Asocolflores es la asociación nacional de exportadores colombianos de flores, un gremio que ha dado forma al ascenso de Colombia como uno de los principales proveedores de flores del mundo desde principios de la década de 1970. Representa a los cultivadores, defiende sus intereses y mantiene la sostenibilidad y el progreso social en el centro de la historia de la floricultura del país.

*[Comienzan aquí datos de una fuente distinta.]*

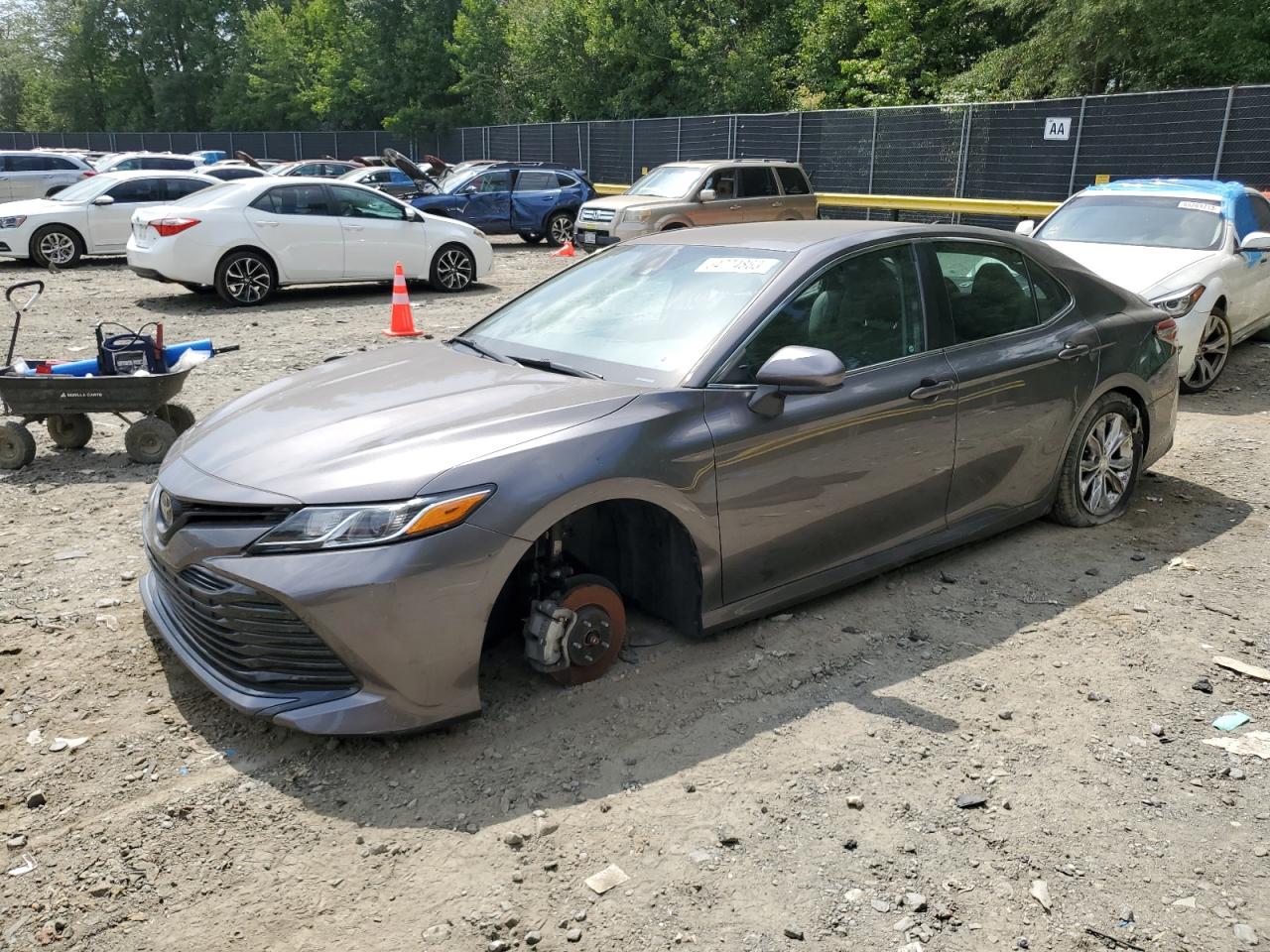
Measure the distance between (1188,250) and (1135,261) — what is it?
0.57m

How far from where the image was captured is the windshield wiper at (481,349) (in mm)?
4393

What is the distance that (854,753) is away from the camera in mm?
3490

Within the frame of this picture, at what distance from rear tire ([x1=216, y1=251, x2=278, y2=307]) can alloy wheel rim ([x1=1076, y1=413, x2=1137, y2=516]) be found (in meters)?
10.8

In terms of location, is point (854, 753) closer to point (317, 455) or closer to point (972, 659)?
point (972, 659)

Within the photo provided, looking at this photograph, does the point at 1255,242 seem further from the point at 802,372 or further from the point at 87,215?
the point at 87,215

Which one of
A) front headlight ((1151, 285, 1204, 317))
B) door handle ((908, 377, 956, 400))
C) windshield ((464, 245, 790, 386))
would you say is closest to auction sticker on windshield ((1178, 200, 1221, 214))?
front headlight ((1151, 285, 1204, 317))

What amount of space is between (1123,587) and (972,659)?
118 centimetres

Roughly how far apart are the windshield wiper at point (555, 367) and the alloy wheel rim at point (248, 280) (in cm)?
989

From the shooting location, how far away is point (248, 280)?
515 inches

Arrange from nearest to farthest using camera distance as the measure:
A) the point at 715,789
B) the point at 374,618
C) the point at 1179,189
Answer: the point at 374,618
the point at 715,789
the point at 1179,189

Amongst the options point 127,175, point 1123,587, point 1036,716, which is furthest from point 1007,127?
point 1036,716

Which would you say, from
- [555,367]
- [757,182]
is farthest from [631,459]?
[757,182]

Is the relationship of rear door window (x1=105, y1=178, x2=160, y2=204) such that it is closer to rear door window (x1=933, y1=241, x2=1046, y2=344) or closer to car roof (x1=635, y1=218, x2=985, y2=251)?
car roof (x1=635, y1=218, x2=985, y2=251)

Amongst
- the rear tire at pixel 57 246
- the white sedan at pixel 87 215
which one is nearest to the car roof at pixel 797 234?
the white sedan at pixel 87 215
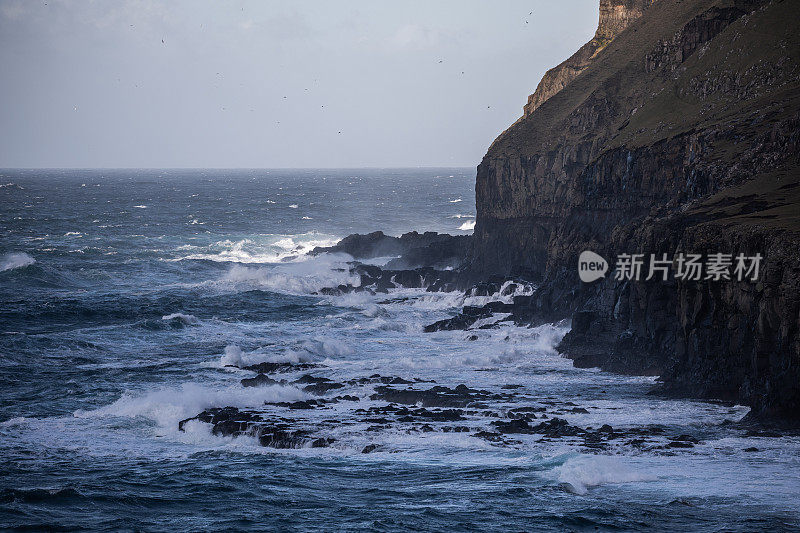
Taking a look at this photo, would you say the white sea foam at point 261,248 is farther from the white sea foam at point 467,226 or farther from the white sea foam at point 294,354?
the white sea foam at point 294,354

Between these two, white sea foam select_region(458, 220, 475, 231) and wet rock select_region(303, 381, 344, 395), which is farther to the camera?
white sea foam select_region(458, 220, 475, 231)

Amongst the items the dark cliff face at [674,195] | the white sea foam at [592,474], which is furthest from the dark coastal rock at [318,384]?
the white sea foam at [592,474]

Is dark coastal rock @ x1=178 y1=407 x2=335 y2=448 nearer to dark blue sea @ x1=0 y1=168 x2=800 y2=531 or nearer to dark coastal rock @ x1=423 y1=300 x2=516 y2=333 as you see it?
dark blue sea @ x1=0 y1=168 x2=800 y2=531

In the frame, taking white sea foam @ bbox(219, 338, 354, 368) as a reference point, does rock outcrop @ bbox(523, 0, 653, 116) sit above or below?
above

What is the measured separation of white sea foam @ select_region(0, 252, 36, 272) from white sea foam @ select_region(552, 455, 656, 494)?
6469 centimetres

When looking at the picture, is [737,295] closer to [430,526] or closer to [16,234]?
[430,526]

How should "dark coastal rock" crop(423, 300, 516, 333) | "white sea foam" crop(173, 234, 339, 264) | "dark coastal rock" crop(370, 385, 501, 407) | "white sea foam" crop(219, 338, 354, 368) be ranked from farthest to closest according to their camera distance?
"white sea foam" crop(173, 234, 339, 264), "dark coastal rock" crop(423, 300, 516, 333), "white sea foam" crop(219, 338, 354, 368), "dark coastal rock" crop(370, 385, 501, 407)

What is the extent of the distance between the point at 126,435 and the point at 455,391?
14193mm

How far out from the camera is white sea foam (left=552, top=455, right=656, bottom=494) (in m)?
26.1

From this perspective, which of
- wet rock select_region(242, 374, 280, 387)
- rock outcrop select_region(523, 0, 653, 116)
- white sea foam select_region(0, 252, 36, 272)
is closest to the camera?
wet rock select_region(242, 374, 280, 387)

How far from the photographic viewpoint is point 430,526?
23.5m

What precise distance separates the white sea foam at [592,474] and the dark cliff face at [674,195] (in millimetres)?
7144

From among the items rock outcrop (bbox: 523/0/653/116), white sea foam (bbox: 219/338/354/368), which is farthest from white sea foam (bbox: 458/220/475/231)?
white sea foam (bbox: 219/338/354/368)

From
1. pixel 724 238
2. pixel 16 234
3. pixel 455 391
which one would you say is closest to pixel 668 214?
pixel 724 238
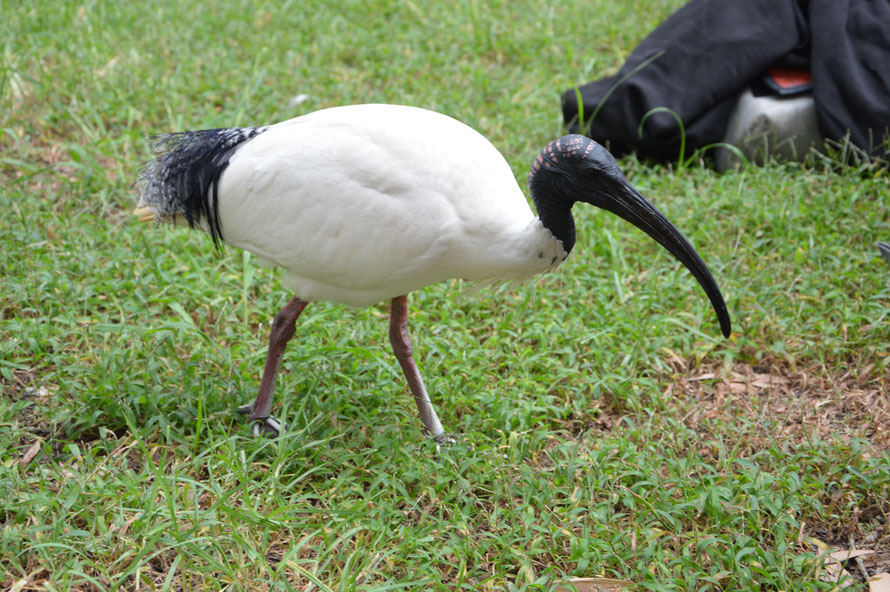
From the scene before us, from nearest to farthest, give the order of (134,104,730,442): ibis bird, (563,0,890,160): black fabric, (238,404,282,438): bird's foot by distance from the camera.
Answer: (134,104,730,442): ibis bird
(238,404,282,438): bird's foot
(563,0,890,160): black fabric

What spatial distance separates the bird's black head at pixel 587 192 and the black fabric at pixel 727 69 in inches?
98.3

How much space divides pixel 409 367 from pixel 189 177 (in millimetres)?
1147

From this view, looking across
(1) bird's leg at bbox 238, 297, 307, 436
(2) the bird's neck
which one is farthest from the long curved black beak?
(1) bird's leg at bbox 238, 297, 307, 436

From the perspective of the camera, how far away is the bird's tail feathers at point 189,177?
3.23 m

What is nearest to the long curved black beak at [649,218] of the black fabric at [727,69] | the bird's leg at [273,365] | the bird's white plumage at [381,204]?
the bird's white plumage at [381,204]

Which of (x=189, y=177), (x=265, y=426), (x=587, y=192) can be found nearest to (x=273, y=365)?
(x=265, y=426)

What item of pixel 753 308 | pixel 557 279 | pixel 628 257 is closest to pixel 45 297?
pixel 557 279

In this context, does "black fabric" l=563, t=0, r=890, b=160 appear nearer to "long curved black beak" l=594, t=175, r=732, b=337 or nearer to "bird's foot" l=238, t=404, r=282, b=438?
"long curved black beak" l=594, t=175, r=732, b=337

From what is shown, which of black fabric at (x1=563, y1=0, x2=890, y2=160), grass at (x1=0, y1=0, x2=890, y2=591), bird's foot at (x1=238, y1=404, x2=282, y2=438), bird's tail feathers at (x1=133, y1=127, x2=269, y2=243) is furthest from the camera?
black fabric at (x1=563, y1=0, x2=890, y2=160)

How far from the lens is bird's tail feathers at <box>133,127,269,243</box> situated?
3234 millimetres

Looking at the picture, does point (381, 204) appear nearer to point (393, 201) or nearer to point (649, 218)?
point (393, 201)

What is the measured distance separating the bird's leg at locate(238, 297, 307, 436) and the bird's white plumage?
23 centimetres

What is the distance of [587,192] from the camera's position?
9.39 feet

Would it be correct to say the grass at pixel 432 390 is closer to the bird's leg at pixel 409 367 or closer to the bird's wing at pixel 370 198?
the bird's leg at pixel 409 367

¿Cuál es la historia de Asocolflores?
La industria floral colombiana empezó a despegar a finales de los años sesenta. Empresarios y pioneros de la agricultura se dieron cuenta de que las regiones montañosas del país, en particular la Sabana de Bogotá y la región de Antioquia, cerca de Medellín, ofrecían unas condiciones de cultivo casi perfectas, con temperaturas suaves todo el año, luz ecuatorial y suelos fértiles en altitud.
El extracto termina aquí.